■ **Exercise requirements**
a) In the post about e-gold micropayments, reproduce the passage word for word, starting at "It's also a" and ending at "the e-gold site.".
b) Condense the paragraph of the e-gold micropayments post that begins "This is the best evidence of micropayments seen so far" into a short bulleted list that keeps its main facts.
c) List every payment-size range in the fee table of the e-gold micropayments post.

■ **Text to read**
* * *

Micropayments, Nanoprofits, Macrolosses
Craig Spencer has created a live fee revenue calculation page for e-gold. This is the sort of analysis we need for the next stage of maturityfor DGCs: taking the live data feeds of the major parties, and extracting the business intelligence that creates confidence.
It's also a major governance asset to be able to collect the information and lock down the issuer into lesser and more complex opportunities for fraud. We can see this simply from the fact that Craig has been collecting these pages for many months now, which ensures an auditable trail of activity in an open governance sense, not a rules-based sense. In comparison, we just don't know how many transactions the other systems did, so who can tell if the issuer decides to back date some?
We can get lots out of these tables? See below for today's example (which for some reason is stuck a long way down the page, anyone know why?):
This calculation uses data taken
6/25/04 6:25:48 PM GMT
from the e-gold site.
|e-gold Fee Structure |
(new as of 1/1/2004)
|Range ||Count ||Weight ||Revenue|
|5% + 0.0002g||0 mg - 1 mg||3405||2.85 g||0.823 g |
|1 mg - 10 mg ||6324 ||25.91 g ||2.560 g |
|10 mg - 100 mg ||7142 ||272.04 g ||15.030 g |
|0.1g to 0.5g: 1.25% + 0.00375g |
0.5g to 1g: 0.01g
|100 mg - 1 g ||3894 ||1.52 kg ||31.373 g |
|1g to 5g: 1% |
5g to 10g: 0.05g
|1 g - 10 g ||2771 ||10.06 kg ||92.316 g |
|0.05g ||10 g - 100 g ||832 ||26.93 kg ||41.600 g |
|100 g - 1 kg ||198 ||57.84 kg ||9.900 g |
|1 kg - 10 kg ||24 ||57.83 kg ||1.200 g |
|Total Spend Fee Revenue for the previous 24 hours ||194.803 g |
This is the best evidence of micropayments seen so far. If we arbitrarily say that a micropayment is anything less than a penny, then we can see the top column giving us revenue of 0.823g from 3405 payments (my italics above). What does that mean? Micropayments suck - after 8 years in operation, sub-penny payments are doing about 1 gram a day. What's worse - the infrastructure requirements for micropayments are the same as for any other form of payment. More or less.
So, sell any stock in startups doing micropayments. Faster than anyone else does, hopefully, but if you get stuck holding the baby, then you move to where the smart money is: Payments. If you are going to put that infrastructure in place, make it work for *all* value payments, and don't get caught looking like you stole your business plan from an old copy of Wired magazine.
What else can we extract? Well, we can see the cash flow to the organisation. So a competitor can work out how much money e-gold are making, which is why companies generally don't like doing this. (But, don't kid yourself, a savvy business plan writer can work it out anyway, close enough.)
Great page, Craig! Now if we can only figure out a way to get sector by sector merchant numbers, our cup would runneth over.
Posted by iang at June 25, 2004 02:45 PM
Tim May et al did a great analysis of this following a Bay Area cypherpunks meeting in August of 2001. Following is a tutorial I wrote that attempts to condense our views.

* * *

Dataset records

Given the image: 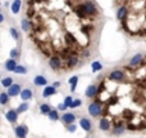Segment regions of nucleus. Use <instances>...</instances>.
I'll return each mask as SVG.
<instances>
[{
  "label": "nucleus",
  "mask_w": 146,
  "mask_h": 138,
  "mask_svg": "<svg viewBox=\"0 0 146 138\" xmlns=\"http://www.w3.org/2000/svg\"><path fill=\"white\" fill-rule=\"evenodd\" d=\"M88 112H90L91 116L98 118V116H100L101 112H103V106H101L99 102L90 103V105H88Z\"/></svg>",
  "instance_id": "f257e3e1"
},
{
  "label": "nucleus",
  "mask_w": 146,
  "mask_h": 138,
  "mask_svg": "<svg viewBox=\"0 0 146 138\" xmlns=\"http://www.w3.org/2000/svg\"><path fill=\"white\" fill-rule=\"evenodd\" d=\"M83 7H85V10L88 15H96L98 14V8L95 7V4H94L91 0H86V1L83 3Z\"/></svg>",
  "instance_id": "f03ea898"
},
{
  "label": "nucleus",
  "mask_w": 146,
  "mask_h": 138,
  "mask_svg": "<svg viewBox=\"0 0 146 138\" xmlns=\"http://www.w3.org/2000/svg\"><path fill=\"white\" fill-rule=\"evenodd\" d=\"M62 65H63V62H62V58H60L59 56H51V57H50V61H49V66H50L53 70H59V69H62Z\"/></svg>",
  "instance_id": "7ed1b4c3"
},
{
  "label": "nucleus",
  "mask_w": 146,
  "mask_h": 138,
  "mask_svg": "<svg viewBox=\"0 0 146 138\" xmlns=\"http://www.w3.org/2000/svg\"><path fill=\"white\" fill-rule=\"evenodd\" d=\"M62 121L64 124H67V125H72L76 121V115L72 112H66L64 115H62Z\"/></svg>",
  "instance_id": "20e7f679"
},
{
  "label": "nucleus",
  "mask_w": 146,
  "mask_h": 138,
  "mask_svg": "<svg viewBox=\"0 0 146 138\" xmlns=\"http://www.w3.org/2000/svg\"><path fill=\"white\" fill-rule=\"evenodd\" d=\"M109 77H110V80H114V81H121V80L124 79V72L121 71V70H114V71L110 72Z\"/></svg>",
  "instance_id": "39448f33"
},
{
  "label": "nucleus",
  "mask_w": 146,
  "mask_h": 138,
  "mask_svg": "<svg viewBox=\"0 0 146 138\" xmlns=\"http://www.w3.org/2000/svg\"><path fill=\"white\" fill-rule=\"evenodd\" d=\"M14 132H15V136L18 138H26V136L28 133V128L26 125H18L14 129Z\"/></svg>",
  "instance_id": "423d86ee"
},
{
  "label": "nucleus",
  "mask_w": 146,
  "mask_h": 138,
  "mask_svg": "<svg viewBox=\"0 0 146 138\" xmlns=\"http://www.w3.org/2000/svg\"><path fill=\"white\" fill-rule=\"evenodd\" d=\"M80 125H81V128L83 129V131H86V132H91L92 131V124H91V121H90V119H87V118H82L80 120Z\"/></svg>",
  "instance_id": "0eeeda50"
},
{
  "label": "nucleus",
  "mask_w": 146,
  "mask_h": 138,
  "mask_svg": "<svg viewBox=\"0 0 146 138\" xmlns=\"http://www.w3.org/2000/svg\"><path fill=\"white\" fill-rule=\"evenodd\" d=\"M21 84H18V83H15V84H13L12 87L8 89V94L10 96V97H15V96L21 94Z\"/></svg>",
  "instance_id": "6e6552de"
},
{
  "label": "nucleus",
  "mask_w": 146,
  "mask_h": 138,
  "mask_svg": "<svg viewBox=\"0 0 146 138\" xmlns=\"http://www.w3.org/2000/svg\"><path fill=\"white\" fill-rule=\"evenodd\" d=\"M33 84L36 85V87H48V79H46L45 76H42V75H37V76L33 79Z\"/></svg>",
  "instance_id": "1a4fd4ad"
},
{
  "label": "nucleus",
  "mask_w": 146,
  "mask_h": 138,
  "mask_svg": "<svg viewBox=\"0 0 146 138\" xmlns=\"http://www.w3.org/2000/svg\"><path fill=\"white\" fill-rule=\"evenodd\" d=\"M85 94H86V97H87V98L95 97V96L98 94V87H96V84L88 85L87 89H86V92H85Z\"/></svg>",
  "instance_id": "9d476101"
},
{
  "label": "nucleus",
  "mask_w": 146,
  "mask_h": 138,
  "mask_svg": "<svg viewBox=\"0 0 146 138\" xmlns=\"http://www.w3.org/2000/svg\"><path fill=\"white\" fill-rule=\"evenodd\" d=\"M5 118H7V120L9 121V123H15L18 119V112L17 110H12L10 108L9 111H7V114H5Z\"/></svg>",
  "instance_id": "9b49d317"
},
{
  "label": "nucleus",
  "mask_w": 146,
  "mask_h": 138,
  "mask_svg": "<svg viewBox=\"0 0 146 138\" xmlns=\"http://www.w3.org/2000/svg\"><path fill=\"white\" fill-rule=\"evenodd\" d=\"M56 93V88L53 87V85H48V87L44 88V92H42V97L44 98H49L51 96H54Z\"/></svg>",
  "instance_id": "f8f14e48"
},
{
  "label": "nucleus",
  "mask_w": 146,
  "mask_h": 138,
  "mask_svg": "<svg viewBox=\"0 0 146 138\" xmlns=\"http://www.w3.org/2000/svg\"><path fill=\"white\" fill-rule=\"evenodd\" d=\"M142 58H144V56H142L141 53H137L136 56H133L131 59H129V66H131V67L139 66V65L142 62Z\"/></svg>",
  "instance_id": "ddd939ff"
},
{
  "label": "nucleus",
  "mask_w": 146,
  "mask_h": 138,
  "mask_svg": "<svg viewBox=\"0 0 146 138\" xmlns=\"http://www.w3.org/2000/svg\"><path fill=\"white\" fill-rule=\"evenodd\" d=\"M32 97H33V92L30 88H26V89H23L21 92V98L23 101H30V100H32Z\"/></svg>",
  "instance_id": "4468645a"
},
{
  "label": "nucleus",
  "mask_w": 146,
  "mask_h": 138,
  "mask_svg": "<svg viewBox=\"0 0 146 138\" xmlns=\"http://www.w3.org/2000/svg\"><path fill=\"white\" fill-rule=\"evenodd\" d=\"M4 67H5L7 71H14V70L17 69V62H15V59L10 58V59H8V61L5 62Z\"/></svg>",
  "instance_id": "2eb2a0df"
},
{
  "label": "nucleus",
  "mask_w": 146,
  "mask_h": 138,
  "mask_svg": "<svg viewBox=\"0 0 146 138\" xmlns=\"http://www.w3.org/2000/svg\"><path fill=\"white\" fill-rule=\"evenodd\" d=\"M99 128H100V131H109L110 129V121L106 118H103L99 121Z\"/></svg>",
  "instance_id": "dca6fc26"
},
{
  "label": "nucleus",
  "mask_w": 146,
  "mask_h": 138,
  "mask_svg": "<svg viewBox=\"0 0 146 138\" xmlns=\"http://www.w3.org/2000/svg\"><path fill=\"white\" fill-rule=\"evenodd\" d=\"M21 5H22V1H21V0H14L13 4L10 5V9H12V12L14 13V14H17V13L21 10Z\"/></svg>",
  "instance_id": "f3484780"
},
{
  "label": "nucleus",
  "mask_w": 146,
  "mask_h": 138,
  "mask_svg": "<svg viewBox=\"0 0 146 138\" xmlns=\"http://www.w3.org/2000/svg\"><path fill=\"white\" fill-rule=\"evenodd\" d=\"M126 15H127V8L126 7H121L118 9V12H117V18L121 20V21H123L124 18H126Z\"/></svg>",
  "instance_id": "a211bd4d"
},
{
  "label": "nucleus",
  "mask_w": 146,
  "mask_h": 138,
  "mask_svg": "<svg viewBox=\"0 0 146 138\" xmlns=\"http://www.w3.org/2000/svg\"><path fill=\"white\" fill-rule=\"evenodd\" d=\"M40 111L44 115H49L51 112V107L49 106V103H41L40 105Z\"/></svg>",
  "instance_id": "6ab92c4d"
},
{
  "label": "nucleus",
  "mask_w": 146,
  "mask_h": 138,
  "mask_svg": "<svg viewBox=\"0 0 146 138\" xmlns=\"http://www.w3.org/2000/svg\"><path fill=\"white\" fill-rule=\"evenodd\" d=\"M1 85L4 88H8V89H9L10 87H12L13 85V79L10 76H8V77H4V79L1 80Z\"/></svg>",
  "instance_id": "aec40b11"
},
{
  "label": "nucleus",
  "mask_w": 146,
  "mask_h": 138,
  "mask_svg": "<svg viewBox=\"0 0 146 138\" xmlns=\"http://www.w3.org/2000/svg\"><path fill=\"white\" fill-rule=\"evenodd\" d=\"M77 83H78V76H72L69 79V85H71V92H74L76 90V87H77Z\"/></svg>",
  "instance_id": "412c9836"
},
{
  "label": "nucleus",
  "mask_w": 146,
  "mask_h": 138,
  "mask_svg": "<svg viewBox=\"0 0 146 138\" xmlns=\"http://www.w3.org/2000/svg\"><path fill=\"white\" fill-rule=\"evenodd\" d=\"M9 97L10 96L8 94V93H4V92L0 93V103H1L3 106H5L8 102H9Z\"/></svg>",
  "instance_id": "4be33fe9"
},
{
  "label": "nucleus",
  "mask_w": 146,
  "mask_h": 138,
  "mask_svg": "<svg viewBox=\"0 0 146 138\" xmlns=\"http://www.w3.org/2000/svg\"><path fill=\"white\" fill-rule=\"evenodd\" d=\"M66 41H67V44H68V45H72V44H76V43H77L76 38L72 35L71 32H67V34H66Z\"/></svg>",
  "instance_id": "5701e85b"
},
{
  "label": "nucleus",
  "mask_w": 146,
  "mask_h": 138,
  "mask_svg": "<svg viewBox=\"0 0 146 138\" xmlns=\"http://www.w3.org/2000/svg\"><path fill=\"white\" fill-rule=\"evenodd\" d=\"M91 69H92V72H98V71H100V70H103V65L99 61H95L91 63Z\"/></svg>",
  "instance_id": "b1692460"
},
{
  "label": "nucleus",
  "mask_w": 146,
  "mask_h": 138,
  "mask_svg": "<svg viewBox=\"0 0 146 138\" xmlns=\"http://www.w3.org/2000/svg\"><path fill=\"white\" fill-rule=\"evenodd\" d=\"M67 63H68V66H69V67L76 66V65L78 63V58H77V56H71V57L68 58V61H67Z\"/></svg>",
  "instance_id": "393cba45"
},
{
  "label": "nucleus",
  "mask_w": 146,
  "mask_h": 138,
  "mask_svg": "<svg viewBox=\"0 0 146 138\" xmlns=\"http://www.w3.org/2000/svg\"><path fill=\"white\" fill-rule=\"evenodd\" d=\"M27 110H28V103L27 102H23V103H21V105L18 106L17 112L18 114H22V112H25V111H27Z\"/></svg>",
  "instance_id": "a878e982"
},
{
  "label": "nucleus",
  "mask_w": 146,
  "mask_h": 138,
  "mask_svg": "<svg viewBox=\"0 0 146 138\" xmlns=\"http://www.w3.org/2000/svg\"><path fill=\"white\" fill-rule=\"evenodd\" d=\"M49 119H50L51 121H56L59 120V114L56 110H51V112L49 114Z\"/></svg>",
  "instance_id": "bb28decb"
},
{
  "label": "nucleus",
  "mask_w": 146,
  "mask_h": 138,
  "mask_svg": "<svg viewBox=\"0 0 146 138\" xmlns=\"http://www.w3.org/2000/svg\"><path fill=\"white\" fill-rule=\"evenodd\" d=\"M14 72L18 75H26L27 74V69H26L25 66H21L19 65V66H17V69L14 70Z\"/></svg>",
  "instance_id": "cd10ccee"
},
{
  "label": "nucleus",
  "mask_w": 146,
  "mask_h": 138,
  "mask_svg": "<svg viewBox=\"0 0 146 138\" xmlns=\"http://www.w3.org/2000/svg\"><path fill=\"white\" fill-rule=\"evenodd\" d=\"M22 28L25 31L30 30V28H31V22H30V21H28V20H23L22 21Z\"/></svg>",
  "instance_id": "c85d7f7f"
},
{
  "label": "nucleus",
  "mask_w": 146,
  "mask_h": 138,
  "mask_svg": "<svg viewBox=\"0 0 146 138\" xmlns=\"http://www.w3.org/2000/svg\"><path fill=\"white\" fill-rule=\"evenodd\" d=\"M124 132V127H114L113 128V134H121Z\"/></svg>",
  "instance_id": "c756f323"
},
{
  "label": "nucleus",
  "mask_w": 146,
  "mask_h": 138,
  "mask_svg": "<svg viewBox=\"0 0 146 138\" xmlns=\"http://www.w3.org/2000/svg\"><path fill=\"white\" fill-rule=\"evenodd\" d=\"M73 98L71 97V96H68V97H66V100H64V103H66L67 105V107H69L71 108V106H72V103H73Z\"/></svg>",
  "instance_id": "7c9ffc66"
},
{
  "label": "nucleus",
  "mask_w": 146,
  "mask_h": 138,
  "mask_svg": "<svg viewBox=\"0 0 146 138\" xmlns=\"http://www.w3.org/2000/svg\"><path fill=\"white\" fill-rule=\"evenodd\" d=\"M10 57H12L13 59L19 57V50H18V49H12V50H10Z\"/></svg>",
  "instance_id": "2f4dec72"
},
{
  "label": "nucleus",
  "mask_w": 146,
  "mask_h": 138,
  "mask_svg": "<svg viewBox=\"0 0 146 138\" xmlns=\"http://www.w3.org/2000/svg\"><path fill=\"white\" fill-rule=\"evenodd\" d=\"M81 105H82V101L81 100H74L73 101V103H72V106H71V108H77V107H80Z\"/></svg>",
  "instance_id": "473e14b6"
},
{
  "label": "nucleus",
  "mask_w": 146,
  "mask_h": 138,
  "mask_svg": "<svg viewBox=\"0 0 146 138\" xmlns=\"http://www.w3.org/2000/svg\"><path fill=\"white\" fill-rule=\"evenodd\" d=\"M33 15H35V9H33L32 7H28V9H27V18H32Z\"/></svg>",
  "instance_id": "72a5a7b5"
},
{
  "label": "nucleus",
  "mask_w": 146,
  "mask_h": 138,
  "mask_svg": "<svg viewBox=\"0 0 146 138\" xmlns=\"http://www.w3.org/2000/svg\"><path fill=\"white\" fill-rule=\"evenodd\" d=\"M10 34H12V36L15 39V40H18V39H19V35H18V31L15 30L14 27H12V28H10Z\"/></svg>",
  "instance_id": "f704fd0d"
},
{
  "label": "nucleus",
  "mask_w": 146,
  "mask_h": 138,
  "mask_svg": "<svg viewBox=\"0 0 146 138\" xmlns=\"http://www.w3.org/2000/svg\"><path fill=\"white\" fill-rule=\"evenodd\" d=\"M67 108H68V107H67L66 103H59V105H58V110L59 111H64V110H67Z\"/></svg>",
  "instance_id": "c9c22d12"
},
{
  "label": "nucleus",
  "mask_w": 146,
  "mask_h": 138,
  "mask_svg": "<svg viewBox=\"0 0 146 138\" xmlns=\"http://www.w3.org/2000/svg\"><path fill=\"white\" fill-rule=\"evenodd\" d=\"M68 132H76V125H73V124L72 125H69L68 127Z\"/></svg>",
  "instance_id": "e433bc0d"
},
{
  "label": "nucleus",
  "mask_w": 146,
  "mask_h": 138,
  "mask_svg": "<svg viewBox=\"0 0 146 138\" xmlns=\"http://www.w3.org/2000/svg\"><path fill=\"white\" fill-rule=\"evenodd\" d=\"M60 84H62V83H60V81H55V83H54V84H53V87L58 88V87H60Z\"/></svg>",
  "instance_id": "4c0bfd02"
},
{
  "label": "nucleus",
  "mask_w": 146,
  "mask_h": 138,
  "mask_svg": "<svg viewBox=\"0 0 146 138\" xmlns=\"http://www.w3.org/2000/svg\"><path fill=\"white\" fill-rule=\"evenodd\" d=\"M82 56H83V57H88V56H90V52H88V50H85V52L82 53Z\"/></svg>",
  "instance_id": "58836bf2"
}]
</instances>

* * *

■ **Solutions per task**
a)
It's also a major governance asset to be able to collect the information and lock down the issuer into lesser and more complex opportunities for fraud. We can see this simply from the fact that Craig has been collecting these pages for many months now, which ensures an auditable trail of activity in an open governance sense, not a rules-based sense. In comparison, we just don't know how many transactions the other systems did, so who can tell if the issuer decides to back date some?
We can get lots out of these tables? See below for today's example (which for some reason is stuck a long way down the page, anyone know why?):
This calculation uses data taken
6/25/04 6:25:48 PM GMT
from the e-gold site.

b)
- The post calls these figures the best evidence of micropayments seen so far.
- It arbitrarily defines a micropayment as any payment under a penny.
- On that definition, the top row shows 3405 payments bringing in 0.823g of revenue.
- After 8 years in operation, sub-penny payments bring in about 1 gram a day.
- Micropayments need more or less the same infrastructure as any other form of payment.

c)
- 0 mg - 1 mg
- 1 mg - 10 mg
- 10 mg - 100 mg
- 100 mg - 1 g
- 1 g - 10 g
- 10 g - 100 g
- 100 g - 1 kg
- 1 kg - 10 kg